A child affected by LD has trouble understanding humor, sarcasm, and the subtle nuances of language, which means he will not get a joke cracked by his friends or understand the real meaning of a reprimand. He will act according to the literal meaning of the spoken word.

Research shows that a child affected by LD shows higher frequency of exhibiting socially unacceptable behaviors. They are more likely to be reprimanded at school, teased by peers, ignore by siblings, and criticized by parents. There is a very strong association of learning disorders with anxiety anddepression in childhood and externalizing blame to others during teenage years.

So, then what can a parent do?

●       Seek professional help the moment you have a doubt that your child may have learning disability. The sooner you seek help, the better the outcome.

●       Collect information and read up on the resources available online or at the local library.

●       Be consistent with the remedial program outlined for your child and pursue it at home, as well.

●       Focus on his strengths. Children with LD have brains that are wired differently and, hence, have a very different perspective on observing and analyzing things around them. Albert Einstein and his ability to think outside the box is a very good example of this.

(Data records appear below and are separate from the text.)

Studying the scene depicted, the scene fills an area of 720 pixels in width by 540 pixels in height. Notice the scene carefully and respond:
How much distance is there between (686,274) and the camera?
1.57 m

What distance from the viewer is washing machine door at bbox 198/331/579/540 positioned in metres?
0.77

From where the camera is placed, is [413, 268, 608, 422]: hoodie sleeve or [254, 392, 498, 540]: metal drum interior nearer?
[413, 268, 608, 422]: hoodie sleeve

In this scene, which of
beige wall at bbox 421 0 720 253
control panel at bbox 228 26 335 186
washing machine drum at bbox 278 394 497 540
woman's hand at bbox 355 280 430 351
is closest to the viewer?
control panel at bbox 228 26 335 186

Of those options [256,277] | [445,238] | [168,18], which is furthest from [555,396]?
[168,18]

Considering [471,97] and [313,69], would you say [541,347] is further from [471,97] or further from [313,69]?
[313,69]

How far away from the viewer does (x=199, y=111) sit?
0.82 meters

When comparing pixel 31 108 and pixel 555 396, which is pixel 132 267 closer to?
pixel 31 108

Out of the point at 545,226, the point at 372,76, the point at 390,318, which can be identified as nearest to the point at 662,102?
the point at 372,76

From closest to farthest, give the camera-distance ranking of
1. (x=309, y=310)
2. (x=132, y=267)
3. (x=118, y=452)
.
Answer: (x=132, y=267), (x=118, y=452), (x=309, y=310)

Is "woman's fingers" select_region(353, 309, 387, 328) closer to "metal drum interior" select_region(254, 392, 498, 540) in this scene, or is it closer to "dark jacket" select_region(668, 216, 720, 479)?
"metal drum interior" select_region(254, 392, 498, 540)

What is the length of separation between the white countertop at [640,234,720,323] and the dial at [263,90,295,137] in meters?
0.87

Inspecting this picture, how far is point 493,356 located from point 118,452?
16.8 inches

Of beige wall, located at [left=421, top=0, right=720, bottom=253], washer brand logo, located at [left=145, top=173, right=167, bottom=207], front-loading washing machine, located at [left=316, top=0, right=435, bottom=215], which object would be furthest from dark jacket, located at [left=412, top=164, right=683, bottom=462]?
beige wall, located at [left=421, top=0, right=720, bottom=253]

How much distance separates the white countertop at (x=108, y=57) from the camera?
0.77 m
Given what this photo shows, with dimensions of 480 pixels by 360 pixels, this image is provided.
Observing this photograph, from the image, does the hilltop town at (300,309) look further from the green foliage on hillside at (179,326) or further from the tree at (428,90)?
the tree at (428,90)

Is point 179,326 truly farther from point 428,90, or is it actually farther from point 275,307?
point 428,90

How can a parent help with the social behaviors?

Learn to do social autopsies: observe your child diligently and make a list of all the maladaptive social responses that you see.

E.g. Dhruv borrowed his friend Hayden’s toy car and then forgot to return it to him when he went back home from the park. The next day, Dhruv was teary eyed on the bus because Hayden refused to talk to him.

Question: Ask your child what could have gone wrong. If he is unable to deduce it, go over the entire incident in detail and teach him the right response.

E.g. Teaching Dhruv that borrowing something is always followed by returning it back with a thank you and apologizing for any delay.

Practice: Use role-play

E.g. Dhruv’s mom pretended to be Hayden while Dhruv apologized to her for not returning the toy. His mom also practiced the technique with him again after supper while giving him more pointers.

Execute: Putting the plan in motion

Dhruv walked up to Hayden at the bus stop and said sorry to him. He also offered his favorite ball to Hayden to take home for the day.

Takeaway: Reinforcing the learning

Neeta and Dhruv discussed the events in the evening where Neeta reminded her son about the right social behavior to apply to other similar situations.

Some do’s and don’ts of social skill training:

Do’s:

●       Setting overt rules and guidelines, such as hitting other children is an absolute no.

●       Establishing a consistent, predictable, and structured environment. E.g. Discussing the day’s events each day after school and ending the day with new learnings or a quick practice of old ones.

●       Using positive and negative reinforcement, such as encouragement or taking interest in their activities and ignoring or not responding to a tantrum.

●       Being proactive and not reactive about anticipating challenges, such as the obvious difficulties in a large group of children at a birthday party and the support and help that a parent can give in such a scenario.

●       Accepting that behavioral change is gradual and each step should be looked at individually.

Don’ts:

●       Force a child to participate in large groups.

●       Discourage the child from developing relationships with someone older or younger.

●       Place a child in highly charged competitive environment.

●       Teach social skills at times of stress.

●       Assume that child has understood the rules.

●       Scold or reprimand when the child confides about a social difficulty.

●       Encourage child to relieve frustration in meaningless physical activities such as hitting a pillow.

The journey can be frustrating and exhausting at times but seeking timely help from experts and support from other parents can give you the edge to help your child along the way.

Lastly always bear in mind, your child has ace up his sleeve, in spite of all the difficulties; there is no other child who has such a different perspective on problem solving. Celebrate and encourage that.